Bills take a big bite as well. Utilities cost 2.4 times more than what folks pay on the U.S. mainland. And healthcare and transportation are a fifth to a quarter more expensive than the U.S. average.
But, as always, housing is the biggest income-eater. Housing-related costs are more than four times the national average in Honolulu. Heck, the average home carries a price of $1.5 million.
1. Manhattan, New York
Cost of living: 137.8% above U.S. average
Borough population: 1,629,153
Median household income: $89,812
Median home value: $1,024,500
Unemployment rate: 4.8%
If you've ever been to Manhattan, you don't need us to tell you that it's an expensive place to visit.
But it's even more expensive to live there.
With space at a premium and location paramount, the median home value in Manhattan is second only to San Francisco on our list of most expensive U.S. cities. Typical rent for an apartment averages a stunning $4,604 a month, blowing away every other city tracked by the Cost of Living Index.
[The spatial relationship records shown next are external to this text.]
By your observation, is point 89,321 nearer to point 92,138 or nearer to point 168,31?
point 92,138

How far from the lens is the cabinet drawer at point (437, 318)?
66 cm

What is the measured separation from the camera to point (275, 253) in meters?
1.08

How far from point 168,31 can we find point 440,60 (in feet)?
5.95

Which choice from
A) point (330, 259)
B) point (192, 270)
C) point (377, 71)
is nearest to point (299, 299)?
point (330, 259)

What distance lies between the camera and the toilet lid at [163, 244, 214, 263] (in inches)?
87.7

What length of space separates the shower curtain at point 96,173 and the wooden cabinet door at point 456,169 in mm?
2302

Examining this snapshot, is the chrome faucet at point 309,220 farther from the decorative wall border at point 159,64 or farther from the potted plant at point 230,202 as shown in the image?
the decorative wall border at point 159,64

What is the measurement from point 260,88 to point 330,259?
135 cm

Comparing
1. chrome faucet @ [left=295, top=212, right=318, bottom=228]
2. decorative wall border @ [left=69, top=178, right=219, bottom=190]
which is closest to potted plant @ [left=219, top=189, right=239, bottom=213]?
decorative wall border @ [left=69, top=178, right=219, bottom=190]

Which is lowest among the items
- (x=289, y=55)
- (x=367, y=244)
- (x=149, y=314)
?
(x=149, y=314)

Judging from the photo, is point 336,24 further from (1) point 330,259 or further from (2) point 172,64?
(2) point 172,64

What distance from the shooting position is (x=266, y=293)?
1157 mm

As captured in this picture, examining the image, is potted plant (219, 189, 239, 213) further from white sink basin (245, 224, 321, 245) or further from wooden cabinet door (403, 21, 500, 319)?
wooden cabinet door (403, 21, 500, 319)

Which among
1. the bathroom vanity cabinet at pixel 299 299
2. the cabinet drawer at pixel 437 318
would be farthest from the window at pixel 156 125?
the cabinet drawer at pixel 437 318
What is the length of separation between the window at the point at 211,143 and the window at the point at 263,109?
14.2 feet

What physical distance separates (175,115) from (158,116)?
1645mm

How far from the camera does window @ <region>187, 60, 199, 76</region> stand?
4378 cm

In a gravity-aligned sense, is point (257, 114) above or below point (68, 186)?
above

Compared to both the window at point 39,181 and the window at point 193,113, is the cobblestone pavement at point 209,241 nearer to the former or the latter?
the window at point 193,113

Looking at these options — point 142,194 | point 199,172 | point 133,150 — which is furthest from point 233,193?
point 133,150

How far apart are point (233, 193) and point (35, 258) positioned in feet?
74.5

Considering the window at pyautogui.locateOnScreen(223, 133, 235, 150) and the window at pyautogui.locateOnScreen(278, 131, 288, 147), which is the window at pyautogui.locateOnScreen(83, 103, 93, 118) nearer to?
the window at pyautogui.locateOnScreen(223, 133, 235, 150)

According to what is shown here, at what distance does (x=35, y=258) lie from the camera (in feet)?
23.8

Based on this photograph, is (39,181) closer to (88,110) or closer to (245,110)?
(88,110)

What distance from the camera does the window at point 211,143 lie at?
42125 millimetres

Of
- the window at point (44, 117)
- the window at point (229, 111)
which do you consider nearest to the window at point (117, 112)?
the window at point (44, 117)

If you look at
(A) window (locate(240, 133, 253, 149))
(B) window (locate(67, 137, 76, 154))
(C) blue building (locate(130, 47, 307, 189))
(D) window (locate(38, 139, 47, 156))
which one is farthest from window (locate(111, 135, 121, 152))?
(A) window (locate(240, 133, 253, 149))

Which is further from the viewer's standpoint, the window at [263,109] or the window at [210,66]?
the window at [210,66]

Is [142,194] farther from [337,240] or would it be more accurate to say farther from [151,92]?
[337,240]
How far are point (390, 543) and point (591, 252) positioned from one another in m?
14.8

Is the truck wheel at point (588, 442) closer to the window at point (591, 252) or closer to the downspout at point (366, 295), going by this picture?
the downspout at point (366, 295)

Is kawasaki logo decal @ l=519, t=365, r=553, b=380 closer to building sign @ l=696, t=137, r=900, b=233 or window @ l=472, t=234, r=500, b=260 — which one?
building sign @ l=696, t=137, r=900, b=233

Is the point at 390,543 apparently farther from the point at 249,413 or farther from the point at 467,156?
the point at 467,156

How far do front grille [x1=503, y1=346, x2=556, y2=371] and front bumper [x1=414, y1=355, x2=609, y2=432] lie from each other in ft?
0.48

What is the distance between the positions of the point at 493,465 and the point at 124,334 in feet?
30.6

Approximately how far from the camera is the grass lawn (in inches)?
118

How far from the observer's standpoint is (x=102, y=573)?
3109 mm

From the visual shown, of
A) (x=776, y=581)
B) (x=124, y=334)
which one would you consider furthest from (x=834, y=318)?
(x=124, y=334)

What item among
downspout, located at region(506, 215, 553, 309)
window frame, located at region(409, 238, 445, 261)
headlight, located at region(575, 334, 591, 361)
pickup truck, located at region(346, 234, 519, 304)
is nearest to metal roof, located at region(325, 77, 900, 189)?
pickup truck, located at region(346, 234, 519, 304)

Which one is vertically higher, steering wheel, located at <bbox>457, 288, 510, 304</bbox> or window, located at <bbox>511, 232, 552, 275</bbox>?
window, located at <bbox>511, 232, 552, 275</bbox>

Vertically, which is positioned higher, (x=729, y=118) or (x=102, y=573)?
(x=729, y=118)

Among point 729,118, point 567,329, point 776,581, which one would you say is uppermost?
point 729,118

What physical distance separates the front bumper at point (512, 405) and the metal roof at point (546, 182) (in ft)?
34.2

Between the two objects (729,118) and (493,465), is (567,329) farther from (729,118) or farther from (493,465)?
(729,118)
Meanwhile, the average home price is $2.4 million.
The budget-busting doesn't stop there. Residents pay a premium of 44% at the grocery store, while transportation is 18% above average. Want to see a movie? Ticket prices are 62% higher, on average, than is the norm in the rest of the country. All of this conspires to make Manhattan the most expensive city in the U.S.
Oh, and you'll need to like crowds if you hope to make it in the Big Apple: Manhattan packs in 71,907 residents per square mile, according to the U.S. Census Bureau.